Sometimes that’s not good for us. The reason why we don’t fight any more is because we’ve evolved, or changed. Your life changes and you have to accept that sometimes.

Is there a realization then that you’ve changed, matured, that you become different?

I joke all the time with my buddy CM Punk, and I am buddies with [actor] Mickey Rourke… Everyone does it for different reasons.

Is it a means to make money? Is it a means to feel good again? Do you love to compete? For me, that’s the hardest thing. Everyone thinks they’ve got one left in them. I see it’s addictive. There’s no better rush than getting into the ring and fighting someone. It’s the greatest feeling. I’ve submitted someone in a jiu-jitsu tournament and that’s a great feeling but the best feeling is knocking someone out.

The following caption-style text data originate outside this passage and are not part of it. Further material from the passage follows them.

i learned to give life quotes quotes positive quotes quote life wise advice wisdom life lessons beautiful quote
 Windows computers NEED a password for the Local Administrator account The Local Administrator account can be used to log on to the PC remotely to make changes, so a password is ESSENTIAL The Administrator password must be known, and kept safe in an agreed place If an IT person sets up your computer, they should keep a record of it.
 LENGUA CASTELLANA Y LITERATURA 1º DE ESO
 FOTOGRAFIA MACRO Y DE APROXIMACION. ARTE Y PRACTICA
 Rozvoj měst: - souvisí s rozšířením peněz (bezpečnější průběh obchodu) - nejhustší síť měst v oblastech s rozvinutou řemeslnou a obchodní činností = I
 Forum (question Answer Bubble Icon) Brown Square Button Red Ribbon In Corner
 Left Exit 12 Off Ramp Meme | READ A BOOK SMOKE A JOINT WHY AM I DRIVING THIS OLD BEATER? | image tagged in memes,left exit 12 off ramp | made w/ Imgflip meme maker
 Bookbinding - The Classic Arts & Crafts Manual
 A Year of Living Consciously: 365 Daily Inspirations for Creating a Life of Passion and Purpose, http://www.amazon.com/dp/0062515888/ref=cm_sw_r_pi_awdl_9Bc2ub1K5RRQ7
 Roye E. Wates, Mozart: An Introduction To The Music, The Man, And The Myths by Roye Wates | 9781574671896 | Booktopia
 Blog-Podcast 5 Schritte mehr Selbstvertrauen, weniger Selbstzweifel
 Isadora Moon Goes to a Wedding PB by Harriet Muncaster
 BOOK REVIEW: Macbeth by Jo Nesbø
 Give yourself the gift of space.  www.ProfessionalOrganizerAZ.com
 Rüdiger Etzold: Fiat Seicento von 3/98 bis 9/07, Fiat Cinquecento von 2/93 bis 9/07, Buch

Not because I want to hurt or destroy them, but because there’s something primal about dominating another human being. It is a hard, hard thing to give up.

Do you go along with what Nick Diaz says – that you’ve got to hate this to love it?

It’s the truth. They say the blues is a good man feeling bad. I think fighting is a sports blues. A lot of manic people choose fighting. I don’t have a lot of athletic friends.

All my friends are into music and film, stuff that’s a lot more manic than say team sports. Every fighter I train is brilliant, but there’s some unique and neurotic behavior. Each guy I train has some unique behavior that makes them crazy. That’s what it takes. There’s got to be a little bit of crazy to get in and do what we do.

Judging by your Instagram account, you’re still very active in the gym with your fighters. Do guys like Woodley and Pettis do damage to you even when you’re padded up?

I can’t do what I once did. I still spar with my guys. They’re very respectful athletes, they don’t go hard on me.

If they wanted to take me out, they could take me out with physicality! They prefer to try and use my experience and knowledge.

Round numbers

  • 36-8-1: Pro Kickboxing record as a super heavyweight.
  • 72% Proportion of wins to come via knockout or TKO.
  • 1,343: Days between ‘retirement’ in 2001 before returning for three more fights from 2005-08.
  • 2: World titles (WEC & UFC) won by Anthony Pettis under Roufus’ tutelage.